/---

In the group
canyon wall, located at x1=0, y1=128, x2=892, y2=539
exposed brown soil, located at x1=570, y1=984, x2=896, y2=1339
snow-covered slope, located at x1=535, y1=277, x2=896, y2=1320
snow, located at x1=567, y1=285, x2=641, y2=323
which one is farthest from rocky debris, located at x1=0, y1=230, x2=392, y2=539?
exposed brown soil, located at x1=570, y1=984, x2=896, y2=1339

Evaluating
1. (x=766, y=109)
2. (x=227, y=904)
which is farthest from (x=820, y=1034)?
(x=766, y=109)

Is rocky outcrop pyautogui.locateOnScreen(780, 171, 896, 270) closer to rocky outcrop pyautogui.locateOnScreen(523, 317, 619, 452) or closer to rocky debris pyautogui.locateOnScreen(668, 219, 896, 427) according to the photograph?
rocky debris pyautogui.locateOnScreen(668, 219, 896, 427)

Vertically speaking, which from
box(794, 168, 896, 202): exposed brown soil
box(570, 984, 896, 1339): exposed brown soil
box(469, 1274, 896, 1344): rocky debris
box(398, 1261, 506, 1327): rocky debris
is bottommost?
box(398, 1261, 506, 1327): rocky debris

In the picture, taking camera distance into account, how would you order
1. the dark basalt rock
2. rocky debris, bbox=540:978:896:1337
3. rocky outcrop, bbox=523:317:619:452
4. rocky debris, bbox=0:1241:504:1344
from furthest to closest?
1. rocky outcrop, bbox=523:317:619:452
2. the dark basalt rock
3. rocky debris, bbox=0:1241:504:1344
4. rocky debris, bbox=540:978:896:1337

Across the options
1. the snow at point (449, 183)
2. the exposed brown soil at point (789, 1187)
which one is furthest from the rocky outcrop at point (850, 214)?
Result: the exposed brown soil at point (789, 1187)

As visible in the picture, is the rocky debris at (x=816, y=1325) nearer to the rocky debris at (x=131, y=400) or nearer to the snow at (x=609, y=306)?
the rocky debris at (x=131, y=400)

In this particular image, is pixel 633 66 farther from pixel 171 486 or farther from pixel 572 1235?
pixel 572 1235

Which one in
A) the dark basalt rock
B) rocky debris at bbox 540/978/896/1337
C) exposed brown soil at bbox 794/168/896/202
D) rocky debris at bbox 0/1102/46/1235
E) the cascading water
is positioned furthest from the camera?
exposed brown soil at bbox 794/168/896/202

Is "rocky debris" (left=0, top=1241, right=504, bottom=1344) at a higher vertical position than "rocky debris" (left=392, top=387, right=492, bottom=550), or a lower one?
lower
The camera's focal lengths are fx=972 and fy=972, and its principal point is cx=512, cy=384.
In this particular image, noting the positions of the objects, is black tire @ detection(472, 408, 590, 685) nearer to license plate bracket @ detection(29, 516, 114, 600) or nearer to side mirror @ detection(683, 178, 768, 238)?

\---

- WRITTEN REQUEST
From the line containing "Vertically speaking, which from" to the last line of the material, please quote every line exactly and only those.

- RESULT
Vertically speaking, which from
box(794, 168, 896, 202): exposed brown soil
box(570, 984, 896, 1339): exposed brown soil
box(469, 1274, 896, 1344): rocky debris
box(398, 1261, 506, 1327): rocky debris
is bottommost?
box(398, 1261, 506, 1327): rocky debris

In the picture, taking camera distance into account, how would you order
1. the dark basalt rock
2. rocky debris, bbox=540:978:896:1337
3. rocky outcrop, bbox=523:317:619:452
4. rocky debris, bbox=0:1241:504:1344
from furthest to closest?
1. rocky outcrop, bbox=523:317:619:452
2. the dark basalt rock
3. rocky debris, bbox=0:1241:504:1344
4. rocky debris, bbox=540:978:896:1337

Across the options
1. the snow at point (449, 183)
2. the exposed brown soil at point (789, 1187)
which one is furthest from the rocky outcrop at point (850, 214)?
Result: the exposed brown soil at point (789, 1187)

As visible in the picture, is the rocky debris at (x=816, y=1325) nearer to the rocky debris at (x=131, y=400) or nearer to the snow at (x=609, y=306)?
the rocky debris at (x=131, y=400)

In this particular image, is pixel 633 66 farther from pixel 171 486 or farther from pixel 572 1235?
pixel 572 1235

Which one in
A) the dark basalt rock
B) rocky debris at bbox 540/978/896/1337
C) exposed brown soil at bbox 794/168/896/202
D) rocky debris at bbox 0/1102/46/1235
E) the cascading water
is positioned furthest from the camera?
exposed brown soil at bbox 794/168/896/202

Is "rocky debris" (left=0, top=1241, right=504, bottom=1344) at a higher vertical position than "rocky debris" (left=392, top=387, right=492, bottom=550), or a lower one?
lower
The camera's focal lengths are fx=972 and fy=972, and its principal point is cx=512, cy=384.
In this particular image, noting the positions of the objects, is black tire @ detection(472, 408, 590, 685) nearer to license plate bracket @ detection(29, 516, 114, 600) or nearer to side mirror @ detection(683, 178, 768, 238)?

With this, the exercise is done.